- Given entries -
* start *

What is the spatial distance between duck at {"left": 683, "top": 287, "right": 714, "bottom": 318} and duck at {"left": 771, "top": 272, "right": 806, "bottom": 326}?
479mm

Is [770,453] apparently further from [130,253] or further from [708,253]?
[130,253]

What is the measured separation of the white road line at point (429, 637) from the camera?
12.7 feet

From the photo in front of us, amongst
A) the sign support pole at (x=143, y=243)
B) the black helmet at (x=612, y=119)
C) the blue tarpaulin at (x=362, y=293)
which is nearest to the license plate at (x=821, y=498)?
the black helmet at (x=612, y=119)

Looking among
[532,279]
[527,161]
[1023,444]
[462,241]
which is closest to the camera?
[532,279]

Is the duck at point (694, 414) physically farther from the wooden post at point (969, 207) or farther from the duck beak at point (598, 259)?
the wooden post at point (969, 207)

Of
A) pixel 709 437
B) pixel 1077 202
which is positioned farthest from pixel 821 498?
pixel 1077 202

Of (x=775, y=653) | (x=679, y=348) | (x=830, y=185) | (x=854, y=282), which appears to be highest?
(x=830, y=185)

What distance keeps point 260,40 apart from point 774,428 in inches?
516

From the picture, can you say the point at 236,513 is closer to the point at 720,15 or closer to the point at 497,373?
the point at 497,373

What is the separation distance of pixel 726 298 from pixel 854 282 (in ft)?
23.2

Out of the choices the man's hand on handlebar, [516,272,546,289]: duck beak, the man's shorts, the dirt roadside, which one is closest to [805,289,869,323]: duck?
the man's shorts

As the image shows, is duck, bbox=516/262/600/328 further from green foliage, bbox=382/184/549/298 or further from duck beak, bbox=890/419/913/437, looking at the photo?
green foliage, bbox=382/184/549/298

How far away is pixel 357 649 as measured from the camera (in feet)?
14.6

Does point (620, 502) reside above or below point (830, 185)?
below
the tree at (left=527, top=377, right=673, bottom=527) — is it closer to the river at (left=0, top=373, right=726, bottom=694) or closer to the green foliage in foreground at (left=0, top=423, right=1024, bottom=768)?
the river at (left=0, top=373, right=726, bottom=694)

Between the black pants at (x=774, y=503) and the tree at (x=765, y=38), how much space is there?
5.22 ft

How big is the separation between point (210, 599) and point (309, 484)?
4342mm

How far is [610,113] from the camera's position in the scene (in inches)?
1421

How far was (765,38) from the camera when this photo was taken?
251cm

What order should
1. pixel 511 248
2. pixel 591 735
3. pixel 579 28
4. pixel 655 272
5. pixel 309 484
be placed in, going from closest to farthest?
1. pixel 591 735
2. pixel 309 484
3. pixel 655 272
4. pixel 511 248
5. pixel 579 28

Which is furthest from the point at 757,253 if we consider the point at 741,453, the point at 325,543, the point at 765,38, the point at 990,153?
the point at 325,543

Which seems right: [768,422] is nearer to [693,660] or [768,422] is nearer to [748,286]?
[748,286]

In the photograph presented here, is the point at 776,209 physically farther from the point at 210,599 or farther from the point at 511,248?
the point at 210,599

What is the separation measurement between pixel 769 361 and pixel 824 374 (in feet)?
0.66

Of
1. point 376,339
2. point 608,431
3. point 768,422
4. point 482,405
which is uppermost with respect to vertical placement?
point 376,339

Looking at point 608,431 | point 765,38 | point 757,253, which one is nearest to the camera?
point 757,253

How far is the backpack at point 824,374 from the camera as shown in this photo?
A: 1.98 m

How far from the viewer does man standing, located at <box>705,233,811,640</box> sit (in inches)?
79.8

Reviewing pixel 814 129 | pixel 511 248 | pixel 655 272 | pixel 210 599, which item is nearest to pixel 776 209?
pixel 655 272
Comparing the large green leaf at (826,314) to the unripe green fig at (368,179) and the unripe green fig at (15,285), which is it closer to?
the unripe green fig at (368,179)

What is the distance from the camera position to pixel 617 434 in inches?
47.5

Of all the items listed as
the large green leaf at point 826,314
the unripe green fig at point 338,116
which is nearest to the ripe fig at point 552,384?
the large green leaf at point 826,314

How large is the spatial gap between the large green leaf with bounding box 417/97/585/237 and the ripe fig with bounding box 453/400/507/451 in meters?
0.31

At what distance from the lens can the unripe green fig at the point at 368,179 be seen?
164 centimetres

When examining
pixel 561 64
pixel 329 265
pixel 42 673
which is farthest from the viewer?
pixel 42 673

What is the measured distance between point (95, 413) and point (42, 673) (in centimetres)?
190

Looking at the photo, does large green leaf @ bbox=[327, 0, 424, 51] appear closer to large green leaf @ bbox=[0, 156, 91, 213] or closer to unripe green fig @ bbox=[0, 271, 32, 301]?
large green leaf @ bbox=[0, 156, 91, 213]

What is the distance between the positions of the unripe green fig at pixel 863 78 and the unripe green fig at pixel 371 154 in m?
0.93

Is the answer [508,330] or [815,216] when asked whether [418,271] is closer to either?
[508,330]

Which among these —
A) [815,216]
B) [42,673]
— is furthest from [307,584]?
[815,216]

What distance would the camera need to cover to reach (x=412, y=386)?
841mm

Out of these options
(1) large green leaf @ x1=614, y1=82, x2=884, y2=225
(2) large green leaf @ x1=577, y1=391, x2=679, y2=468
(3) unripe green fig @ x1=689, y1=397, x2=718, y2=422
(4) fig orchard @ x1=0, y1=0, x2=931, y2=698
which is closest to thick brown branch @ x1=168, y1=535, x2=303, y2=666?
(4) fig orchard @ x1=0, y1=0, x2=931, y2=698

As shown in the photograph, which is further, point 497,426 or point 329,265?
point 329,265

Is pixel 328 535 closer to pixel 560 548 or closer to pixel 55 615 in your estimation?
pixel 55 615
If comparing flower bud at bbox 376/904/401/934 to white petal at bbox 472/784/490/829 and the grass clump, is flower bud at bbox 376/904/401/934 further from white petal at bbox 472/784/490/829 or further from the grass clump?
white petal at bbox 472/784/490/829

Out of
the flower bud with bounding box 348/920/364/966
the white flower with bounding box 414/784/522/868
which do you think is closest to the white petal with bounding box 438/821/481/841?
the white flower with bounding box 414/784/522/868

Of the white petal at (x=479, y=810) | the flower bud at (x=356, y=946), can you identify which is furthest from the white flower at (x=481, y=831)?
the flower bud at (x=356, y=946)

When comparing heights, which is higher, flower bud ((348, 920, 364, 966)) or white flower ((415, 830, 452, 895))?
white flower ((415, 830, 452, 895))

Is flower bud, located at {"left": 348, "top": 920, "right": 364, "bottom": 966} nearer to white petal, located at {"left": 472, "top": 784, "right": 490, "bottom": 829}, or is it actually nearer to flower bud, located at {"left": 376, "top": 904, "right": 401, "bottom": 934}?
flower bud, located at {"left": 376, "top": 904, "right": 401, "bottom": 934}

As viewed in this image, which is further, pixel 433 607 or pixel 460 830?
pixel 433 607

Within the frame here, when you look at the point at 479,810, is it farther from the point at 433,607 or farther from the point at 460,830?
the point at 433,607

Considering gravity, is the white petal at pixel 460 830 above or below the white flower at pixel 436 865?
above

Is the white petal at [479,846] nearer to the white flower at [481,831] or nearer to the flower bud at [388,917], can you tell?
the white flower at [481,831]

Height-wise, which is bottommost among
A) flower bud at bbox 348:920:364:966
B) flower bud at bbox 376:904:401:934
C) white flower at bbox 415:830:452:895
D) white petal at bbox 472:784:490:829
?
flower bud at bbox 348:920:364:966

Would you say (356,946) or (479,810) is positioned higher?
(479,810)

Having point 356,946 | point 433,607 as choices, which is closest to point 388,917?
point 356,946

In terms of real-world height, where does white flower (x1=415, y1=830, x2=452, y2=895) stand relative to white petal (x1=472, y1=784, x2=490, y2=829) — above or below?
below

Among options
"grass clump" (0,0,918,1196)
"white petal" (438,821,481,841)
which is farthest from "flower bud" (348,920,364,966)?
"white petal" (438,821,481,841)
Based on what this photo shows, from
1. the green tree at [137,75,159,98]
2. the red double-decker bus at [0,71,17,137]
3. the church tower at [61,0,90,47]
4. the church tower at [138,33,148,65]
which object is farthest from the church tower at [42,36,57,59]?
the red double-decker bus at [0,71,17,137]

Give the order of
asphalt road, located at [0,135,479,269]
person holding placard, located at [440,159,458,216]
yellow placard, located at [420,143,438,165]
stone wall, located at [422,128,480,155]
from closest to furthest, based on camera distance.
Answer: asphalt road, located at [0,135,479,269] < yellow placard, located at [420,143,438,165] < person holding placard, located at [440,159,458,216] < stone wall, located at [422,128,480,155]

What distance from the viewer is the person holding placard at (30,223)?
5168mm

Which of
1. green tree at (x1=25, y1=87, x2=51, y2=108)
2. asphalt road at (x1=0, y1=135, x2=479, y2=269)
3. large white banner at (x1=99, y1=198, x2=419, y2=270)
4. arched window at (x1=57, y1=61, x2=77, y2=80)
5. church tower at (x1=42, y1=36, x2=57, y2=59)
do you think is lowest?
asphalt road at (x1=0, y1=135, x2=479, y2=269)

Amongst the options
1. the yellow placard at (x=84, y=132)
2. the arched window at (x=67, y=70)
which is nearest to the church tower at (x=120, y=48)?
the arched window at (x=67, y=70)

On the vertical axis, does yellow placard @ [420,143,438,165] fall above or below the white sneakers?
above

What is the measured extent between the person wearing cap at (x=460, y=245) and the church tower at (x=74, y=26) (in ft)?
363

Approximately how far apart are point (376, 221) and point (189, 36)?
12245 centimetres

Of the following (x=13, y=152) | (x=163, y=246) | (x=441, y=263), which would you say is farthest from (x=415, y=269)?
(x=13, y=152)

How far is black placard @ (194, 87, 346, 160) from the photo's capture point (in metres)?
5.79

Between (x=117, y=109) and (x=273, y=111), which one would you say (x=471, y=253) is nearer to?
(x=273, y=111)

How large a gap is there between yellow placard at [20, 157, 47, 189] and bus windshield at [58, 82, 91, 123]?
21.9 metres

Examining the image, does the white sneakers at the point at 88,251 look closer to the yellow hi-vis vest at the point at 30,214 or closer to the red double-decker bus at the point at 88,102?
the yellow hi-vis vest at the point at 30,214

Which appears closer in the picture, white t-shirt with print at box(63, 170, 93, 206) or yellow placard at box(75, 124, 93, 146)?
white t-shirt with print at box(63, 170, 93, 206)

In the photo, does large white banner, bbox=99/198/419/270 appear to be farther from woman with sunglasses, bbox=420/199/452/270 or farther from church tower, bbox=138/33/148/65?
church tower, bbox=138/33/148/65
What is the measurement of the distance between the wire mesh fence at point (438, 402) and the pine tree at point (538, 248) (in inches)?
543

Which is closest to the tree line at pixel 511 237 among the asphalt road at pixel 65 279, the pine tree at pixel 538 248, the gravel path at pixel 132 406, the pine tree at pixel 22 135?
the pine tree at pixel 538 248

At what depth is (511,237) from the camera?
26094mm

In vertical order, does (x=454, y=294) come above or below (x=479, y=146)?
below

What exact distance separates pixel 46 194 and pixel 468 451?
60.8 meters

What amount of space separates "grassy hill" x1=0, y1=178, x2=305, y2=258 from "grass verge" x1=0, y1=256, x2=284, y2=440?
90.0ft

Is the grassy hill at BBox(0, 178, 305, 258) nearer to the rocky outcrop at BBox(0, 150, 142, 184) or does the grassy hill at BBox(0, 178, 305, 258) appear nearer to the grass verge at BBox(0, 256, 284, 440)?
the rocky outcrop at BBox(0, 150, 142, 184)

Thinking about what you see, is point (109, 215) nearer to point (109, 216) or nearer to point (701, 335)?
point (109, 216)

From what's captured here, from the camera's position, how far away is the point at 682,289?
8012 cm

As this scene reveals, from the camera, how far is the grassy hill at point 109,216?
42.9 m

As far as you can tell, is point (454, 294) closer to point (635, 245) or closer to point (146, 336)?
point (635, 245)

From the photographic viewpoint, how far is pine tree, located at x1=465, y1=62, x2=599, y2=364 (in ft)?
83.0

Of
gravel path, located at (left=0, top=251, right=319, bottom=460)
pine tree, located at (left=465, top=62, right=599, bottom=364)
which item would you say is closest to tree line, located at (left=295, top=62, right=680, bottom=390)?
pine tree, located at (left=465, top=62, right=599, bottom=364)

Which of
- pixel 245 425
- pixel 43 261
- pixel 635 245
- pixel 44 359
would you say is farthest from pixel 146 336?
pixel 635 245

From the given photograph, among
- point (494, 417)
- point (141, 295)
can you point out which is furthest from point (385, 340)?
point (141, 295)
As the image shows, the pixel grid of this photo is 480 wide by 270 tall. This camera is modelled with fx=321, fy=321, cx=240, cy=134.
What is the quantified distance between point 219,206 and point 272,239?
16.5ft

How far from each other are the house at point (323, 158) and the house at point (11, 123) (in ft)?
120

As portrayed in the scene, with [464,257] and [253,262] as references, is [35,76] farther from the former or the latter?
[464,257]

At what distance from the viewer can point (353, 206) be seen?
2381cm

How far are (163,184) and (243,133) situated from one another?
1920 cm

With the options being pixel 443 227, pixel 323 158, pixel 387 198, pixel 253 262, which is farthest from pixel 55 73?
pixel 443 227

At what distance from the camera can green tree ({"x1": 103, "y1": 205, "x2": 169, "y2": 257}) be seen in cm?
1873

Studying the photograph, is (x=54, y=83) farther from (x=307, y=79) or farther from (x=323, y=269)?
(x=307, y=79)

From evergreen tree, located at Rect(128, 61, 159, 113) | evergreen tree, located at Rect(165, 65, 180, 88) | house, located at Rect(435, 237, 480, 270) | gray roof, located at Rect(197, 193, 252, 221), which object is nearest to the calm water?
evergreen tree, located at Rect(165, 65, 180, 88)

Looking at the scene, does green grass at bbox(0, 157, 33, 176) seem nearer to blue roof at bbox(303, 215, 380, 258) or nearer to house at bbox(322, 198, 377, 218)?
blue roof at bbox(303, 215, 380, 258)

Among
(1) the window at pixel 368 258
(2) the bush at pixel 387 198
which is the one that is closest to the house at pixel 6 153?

* end *

- Given exercise -
Copy out word for word the rows from the line with "How far from each" up to and including the last line of the rows.

- Full output -
How far from each other are the house at point (323, 158) and the house at point (11, 123) (in ft)?
120

As portrayed in the scene, with [464,257] and [253,262] as references, is [35,76] farther from the former or the latter?
[464,257]

At what distance from the viewer can point (353, 206) be seen?
2381cm

How far are (163,184) and (243,133) situated from one another?
1920 cm

With the options being pixel 443 227, pixel 323 158, pixel 387 198, pixel 253 262, which is farthest from pixel 55 73?
pixel 443 227

At what distance from the camera can green tree ({"x1": 103, "y1": 205, "x2": 169, "y2": 257}) be seen in cm?
1873

Studying the photograph, is (x=54, y=83) farther from (x=307, y=79) or farther from (x=323, y=269)?
(x=307, y=79)

From evergreen tree, located at Rect(128, 61, 159, 113) | evergreen tree, located at Rect(165, 65, 180, 88) | house, located at Rect(435, 237, 480, 270) | gray roof, located at Rect(197, 193, 252, 221), which object is nearest to the calm water?
evergreen tree, located at Rect(165, 65, 180, 88)

Looking at the scene, does green grass at bbox(0, 157, 33, 176) seem nearer to blue roof at bbox(303, 215, 380, 258) or nearer to house at bbox(322, 198, 377, 218)?
blue roof at bbox(303, 215, 380, 258)

Among
(1) the window at pixel 368 258
(2) the bush at pixel 387 198
which is the one that is closest to the house at pixel 6 153?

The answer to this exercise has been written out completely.